DC Event recap: Uyghur women on the ongoing human rights crisis in their homeland

BY NICOLE MORGRET
April 18, 2019

The first panel event of the new Washington DC Nuvoices chapter was held last week, providing the perspective of two Uyghur women on the ongoing human rights crisis in their homeland. All three discussants provided valuable insights into the effects of the human rights crisis on Uyghur women.

The panel was moderated by Elise Anderson, an ethnomusicologist who is fluent in Uyghur and has done extensive field work in the region.  She opened the panel with some of her observations on Uyghur women as professional musicians. She also observed that numerous prominent Uyghur women have been taken to the camps, while others have been left to shoulder social, economic and emotional burdens alone as the men in their families have been taken away.

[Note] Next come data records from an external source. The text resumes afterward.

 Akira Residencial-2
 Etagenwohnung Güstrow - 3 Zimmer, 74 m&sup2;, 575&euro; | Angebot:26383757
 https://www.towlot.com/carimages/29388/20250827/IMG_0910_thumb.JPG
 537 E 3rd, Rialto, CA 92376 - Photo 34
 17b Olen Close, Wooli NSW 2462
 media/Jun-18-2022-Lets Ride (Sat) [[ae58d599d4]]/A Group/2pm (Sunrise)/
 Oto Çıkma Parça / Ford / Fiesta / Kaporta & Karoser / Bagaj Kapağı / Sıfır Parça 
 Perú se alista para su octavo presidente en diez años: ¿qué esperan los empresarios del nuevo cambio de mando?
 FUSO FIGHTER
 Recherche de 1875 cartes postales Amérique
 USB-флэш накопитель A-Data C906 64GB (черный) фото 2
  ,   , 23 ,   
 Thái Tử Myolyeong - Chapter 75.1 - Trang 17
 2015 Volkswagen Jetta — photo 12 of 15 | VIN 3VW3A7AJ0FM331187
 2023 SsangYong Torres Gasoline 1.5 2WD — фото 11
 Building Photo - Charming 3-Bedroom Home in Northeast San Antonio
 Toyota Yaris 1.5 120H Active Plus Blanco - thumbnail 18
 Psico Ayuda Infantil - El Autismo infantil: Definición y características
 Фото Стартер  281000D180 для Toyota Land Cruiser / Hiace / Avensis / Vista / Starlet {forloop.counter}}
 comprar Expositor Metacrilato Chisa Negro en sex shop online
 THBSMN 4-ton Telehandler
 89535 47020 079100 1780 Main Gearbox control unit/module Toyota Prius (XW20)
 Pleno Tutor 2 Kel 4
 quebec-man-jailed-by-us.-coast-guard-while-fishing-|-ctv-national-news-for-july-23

More information on Elise Anderson’s research, including discussion and examples of the work of Uyghur women musicians, can be found on her website.

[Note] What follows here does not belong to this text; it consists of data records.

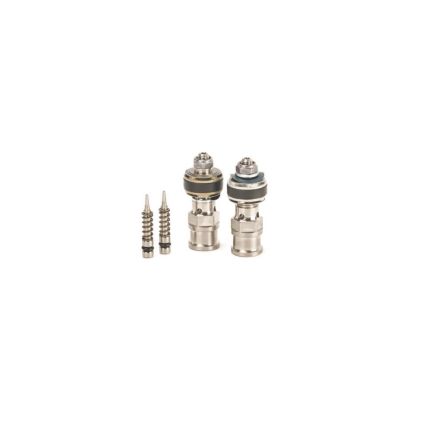 Kit piston de fourche K-Tech SSK K118-200-020-018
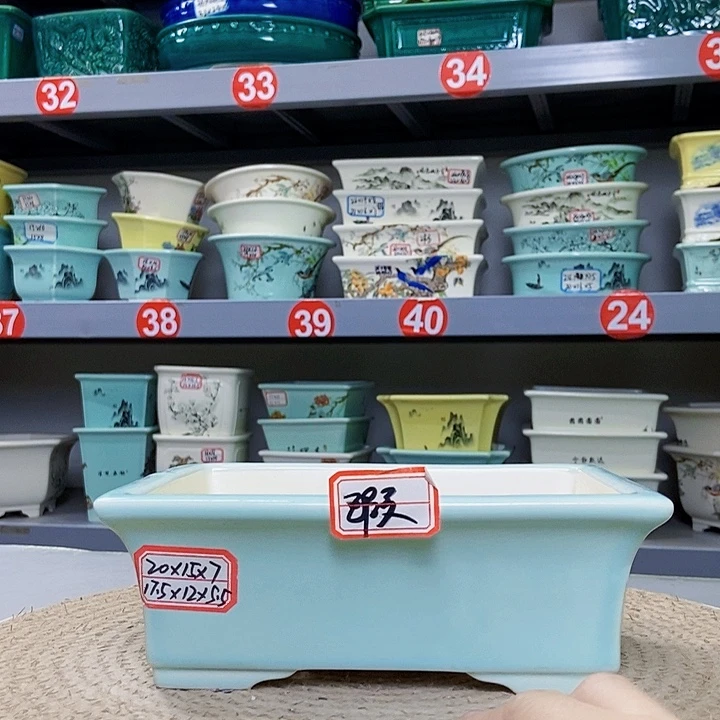 花瓶紫砂紫砂花盆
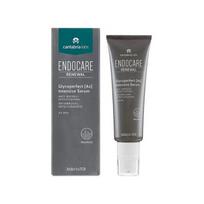 Endocare Renewal Glycoperfect AZ Intensyvus serumas 50ml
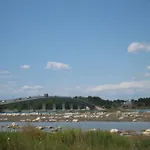 Apartmán Frane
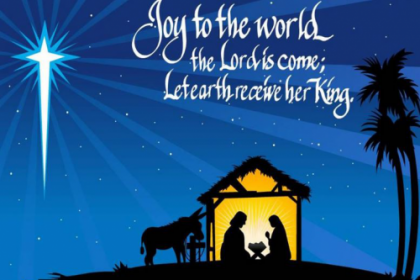 joy_to_the_world_blog_post joy_to_the_world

Zubayra Shamseden, the Chinese Outreach Coordinator for the Uyghur Human Rights Project, has been actively working for Uyghur human rights for three decades. Ms. Shamseden runs UHRP’s Chinese language website and social media, and leads its efforts to engage Chinese-speakers on Uyghur human rights issues. She presented the cases of Uyghur women political prisoners, including Gulmire Imin, Gulgine Tashmemet and Rahile Dawut. For more detail on these women, see her capstone project for her fellowship with the Center for Global Engagement’s Center for Women, Faith and Leadership.

Also speaking on the panel was Irade Kashgary, who discussed her experience as a young Uyghur American and helping found and run a Uyghur language school aimed at helping Uyghur American children learn and maintain fluency in their mother tongue.

The Washington DC area is home to the largest Uyghur diaspora community in the United States; she spoke about how the human rights crisis in their homeland is affecting the community, which is becoming more vocal and feeling more urgency about the task of preserving Uyghur language and culture as it is attacked and marginalized at home. Ms. Kashgary also recently spoke at the UN Youth Forum in New York.